Extract to read →
┌──
Europe’s Best Museums Outside Big Cities, According to an Art Critic

Some of the most memorable art experiences in Europe are outside the bounds of major cities, often in picturesque locations just a short train, bus, or car ride away. London-based art critic Sam Phillips selects seven essential examples for when you need an escape from the urban sprawl.

Category:Design
Words by:Sam Phillips
UpdatedOctober 15, 2021

It’s not unusual for dwellers in Europe’s largest cities to routinely decamp to small towns, countrysides, lake towns, and seaside escapes, for holiday or a change of pace. There’s immense value in travelers following suit, taking leave for a day or two from strictly urban-focused itineraries to plunge into the often picturesque and culture-packed—but equally lesser known—locations just a train, bus, or car ride away. As in elsewhere, so many of Europe’s smaller but commuter-convenient locales are brimming with activity and offerings right now. These include museums and exhibits, many of which are on par with those in the major or capital cities nearby.
└──
Records →
┌──
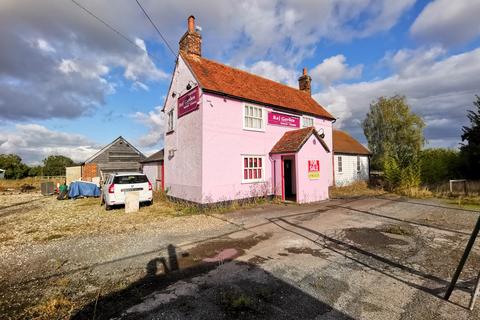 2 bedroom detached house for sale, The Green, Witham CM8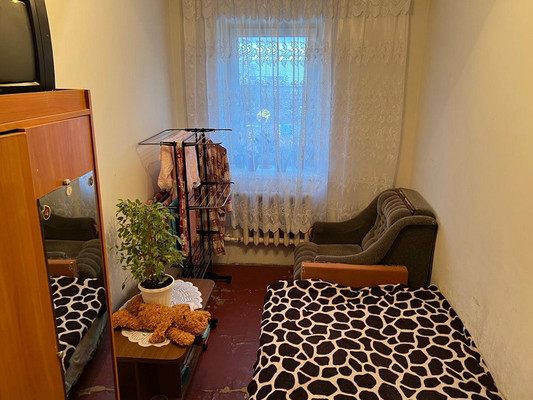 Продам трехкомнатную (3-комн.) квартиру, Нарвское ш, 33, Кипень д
└──
┌──
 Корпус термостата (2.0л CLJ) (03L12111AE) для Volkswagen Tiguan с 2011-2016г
└──
Task item →
Render this sentence from the article on museums outside Europe's big cities in Spanish: "These include museums and exhibits, many of which are on par with those in the major or capital cities nearby." The rows were taken from a separate source unrelated to the article.

Task solution →
Estas incluyen museos y exposiciones, muchos de los cuales están a la altura de los de las principales ciudades o capitales cercanas.